Ce jour-là en tout cas, je suis arrivée à 8 h 45 à l’IUT et ma prof d’Anglais m’a acceptée dans son cours malgré mes 15 minutes de retard. Dans mon IUT, on a droit à 5 absences justifiées et 5 non justifiées par semestre, donc j’ai une pression supplémentaire parce que je risque de ne pas valider mon semestre si je dépasse ce nombre. Je ne rigole pas avec ça cette année parce qu’on peut redoubler à cause du nombre d’absences. C’est dommage, parce qu’à la fac de Saint-Quentin, qui est dans une ville limitrophe de Trappes, ils n’ont pas de pression liée aux absences et pas trop de contraintes pour les transports. Et en plus, la majorité de leur cours se fait en distanciel.

Après mon retard, je me suis dit que je suis aussi fautive. Je me suis dit que j’aurais peut-être pu me lever plutôt et prendre le bus d’avant pour arriver à l’heure. Mais finalement je ne me vois vraiment pas me lever à 5h30 pour aller en cours. Ce n’est vraiment pas possible pour moi. Quand je me déplace à Rambouillet, je commence à 8h30 et je finis les cours à 18 h 30. La majorité d’entre nous rentre tard le soir, du fait que nous habitons loin. Personnellement, j’arrive à 19 h 50 si tout se passe bien, sans bouchon ou de retard de bus en sortant de l’IUT. Quand je rentre, je revois mes cours, je les rattrape, je fais mes devoirs, et je me couche tard. Me lever vers les coups de 5 h serait impossible.

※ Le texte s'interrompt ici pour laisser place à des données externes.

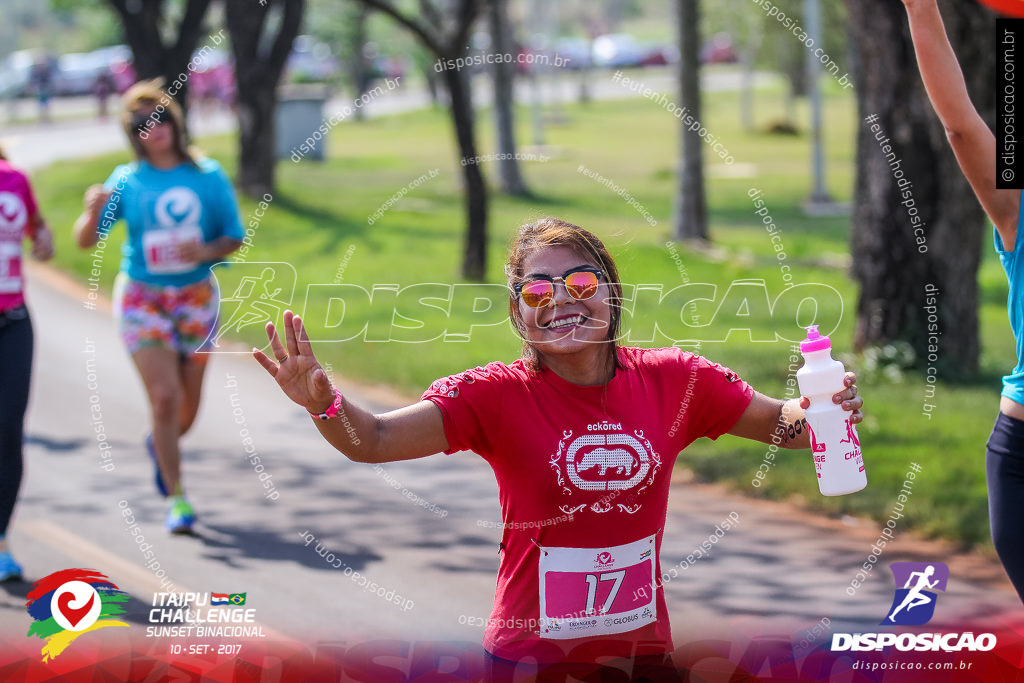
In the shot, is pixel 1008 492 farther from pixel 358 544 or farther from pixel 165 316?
pixel 165 316


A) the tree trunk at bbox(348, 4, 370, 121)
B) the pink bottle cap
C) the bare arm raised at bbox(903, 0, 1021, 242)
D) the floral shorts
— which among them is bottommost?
the pink bottle cap

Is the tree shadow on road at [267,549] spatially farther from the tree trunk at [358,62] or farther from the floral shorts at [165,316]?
the tree trunk at [358,62]

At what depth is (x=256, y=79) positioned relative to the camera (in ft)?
58.1

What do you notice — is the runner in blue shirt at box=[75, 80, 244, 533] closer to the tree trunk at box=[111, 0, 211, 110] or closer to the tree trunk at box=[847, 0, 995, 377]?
the tree trunk at box=[847, 0, 995, 377]

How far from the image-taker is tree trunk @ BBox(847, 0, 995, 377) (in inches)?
345

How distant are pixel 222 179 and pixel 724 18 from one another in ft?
105

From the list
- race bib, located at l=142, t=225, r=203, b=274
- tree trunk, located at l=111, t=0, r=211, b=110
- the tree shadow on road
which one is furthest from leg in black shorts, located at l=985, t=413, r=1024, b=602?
tree trunk, located at l=111, t=0, r=211, b=110

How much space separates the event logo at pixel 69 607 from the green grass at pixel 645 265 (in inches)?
97.4

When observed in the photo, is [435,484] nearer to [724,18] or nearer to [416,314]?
[416,314]

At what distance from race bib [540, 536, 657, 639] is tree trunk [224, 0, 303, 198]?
13626 millimetres

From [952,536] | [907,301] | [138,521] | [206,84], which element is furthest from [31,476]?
[206,84]

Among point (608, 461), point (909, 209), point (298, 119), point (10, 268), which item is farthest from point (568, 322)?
point (298, 119)

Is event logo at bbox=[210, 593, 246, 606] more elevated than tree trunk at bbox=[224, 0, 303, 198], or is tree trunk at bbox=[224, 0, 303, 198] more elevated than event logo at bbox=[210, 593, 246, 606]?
tree trunk at bbox=[224, 0, 303, 198]

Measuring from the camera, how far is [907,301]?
9.16 meters
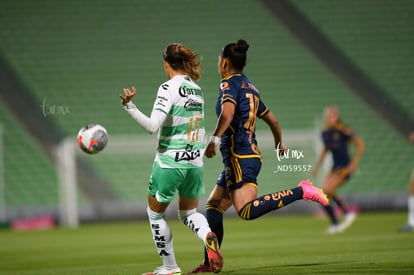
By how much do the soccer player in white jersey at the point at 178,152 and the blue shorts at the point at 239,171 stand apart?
0.42 m

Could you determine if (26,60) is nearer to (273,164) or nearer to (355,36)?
(273,164)

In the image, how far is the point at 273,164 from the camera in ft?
55.0

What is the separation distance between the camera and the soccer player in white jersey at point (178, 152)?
250 inches

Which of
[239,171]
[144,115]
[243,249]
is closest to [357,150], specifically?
[243,249]

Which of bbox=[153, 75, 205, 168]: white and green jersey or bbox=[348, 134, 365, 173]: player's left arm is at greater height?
bbox=[348, 134, 365, 173]: player's left arm

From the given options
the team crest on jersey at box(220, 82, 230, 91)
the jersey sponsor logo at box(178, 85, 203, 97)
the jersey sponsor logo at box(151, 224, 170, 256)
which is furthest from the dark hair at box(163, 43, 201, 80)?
the jersey sponsor logo at box(151, 224, 170, 256)

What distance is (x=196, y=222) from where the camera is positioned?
→ 652cm

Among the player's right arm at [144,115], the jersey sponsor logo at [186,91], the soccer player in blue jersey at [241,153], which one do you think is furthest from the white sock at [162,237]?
the jersey sponsor logo at [186,91]

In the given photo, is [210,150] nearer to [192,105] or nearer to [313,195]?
[192,105]

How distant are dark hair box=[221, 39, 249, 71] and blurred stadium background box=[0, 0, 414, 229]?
9582 millimetres

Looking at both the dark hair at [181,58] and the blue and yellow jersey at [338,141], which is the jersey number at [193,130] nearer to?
the dark hair at [181,58]

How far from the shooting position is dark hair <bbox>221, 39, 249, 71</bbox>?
6922 millimetres

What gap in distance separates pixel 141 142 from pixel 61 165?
1.82m

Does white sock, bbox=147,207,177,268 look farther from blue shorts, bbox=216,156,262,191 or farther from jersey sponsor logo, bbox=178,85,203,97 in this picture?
jersey sponsor logo, bbox=178,85,203,97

Franchement, à cause de tout cela, j’ai peur pour la suite, je commence à me poser beaucoup de questions au bout de 5 semaines de cours seulement. Est ce que je vais réussir à tenir deux ans comme ça ? Peut être que j’aurais finalement mieux fait d’aller à la fac directement. Je sature beaucoup trop et beaucoup trop tôt.